I think it's really useful to create parameters. The term you use can be forwarded into something more like a grid, a rubric, a system that you apply to all environments, and in so doing you create a situation in which you can locate local color, local differences within new environments.  - Kehinde Wiley 

liminal: of, relating to, or situated at a sensory threshold ; of, relating to, or being an intermediate state, phase, or condition : IN-BETWEEN, TRANSITIONAL

synchrony: the way in which two or more things happen, develop, move, etc. at the same time or speed

EXHIBIT: LIMINAL – paintings by Mary Crane Nutter  / THROUGH AUGUST 18, 2023, at Strauss Studios Gallery   / 236 Walnut Ave NE in downtown Canton, OH / M – F 10a.m. to 5p.m.

Background / Bio info and images:

 EXCERPTS: Mary Crane Nutter lives in Walla Walla, Washington, where her studio is located at her home/small farm with a traditional wood barn. Several years ago, she partnered with her sister, Sarah Crane, a graphic designer and photographer to create a neighborhood art and performance experience for the local community at the farm. In creating that experience, she began to make color blocked paintings on panels that were inspired by Pennsylvania Dutch barn star artwork… “If it had not been for that experience, I would not be making the paintings I am making today”, she explained. “It is here in Walla Walla, while immersed in quiet country living… that my mind travelled back to fond memories of my late Grandmother Doris and the many hours I spent as a child watching her create beautiful quilts.

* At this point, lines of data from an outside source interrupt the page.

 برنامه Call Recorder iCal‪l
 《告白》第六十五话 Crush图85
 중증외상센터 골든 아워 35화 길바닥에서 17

   Think about what Mary Crane Nutter has called her immersion in “quiet country living” as an initial motivation - and a conceptual foundation – for making her mesmerizing acrylic paintings on wood panels. Most of her works in this exhibit are layered geometric abstractions rendered with mellifluous  chromatic harmonies and a vigorous linear precision.

    Interestingly enough, there are few instantly familiar rural or agricultural tropes, much less any stereotypical scenes of what we would readily identify as bucolic, pastoral or backwoodsy. In that sense they’re not prosaic illustrations of specific localities so much as poetic implications. I’m thinking of them as metaphorical pictographs. Poetry for the eyes.

   A central formal element in Nutter’s intricate compositions is the inclusion of intermingled grid motifs in varying dimensions and positions. Here are grids within grids. They can suggest any number of life’s recurring physical patterns and topographies, like meticulously stitched patchwork quilts; like houses or barns or whole neighborhoods – themselves typically constructed on wooden grids; like the fields on which those structures stand, fields often scored and furrowed with crisscrossed lines left by by plows or lawn mowers or rows and rows of crops; like woodlands with their networks of vertical tree trunks and horizontal branches.

    Embedded within many of these grid configurations are circular forms. Such bold emblems might suggest everything from windows and magnifying lenses, to shimmering, multi-colored bubbles reflecting a changing sky, or the organic textures of soil and wood.

   In any case, they serve perhaps as arresting encouragement for viewers to fully look a-round at Nutter’s intriguing ciphers. And really, the only requirement for decoding them is to immerse yourself in the grid – the country, if you will – of your own imagination.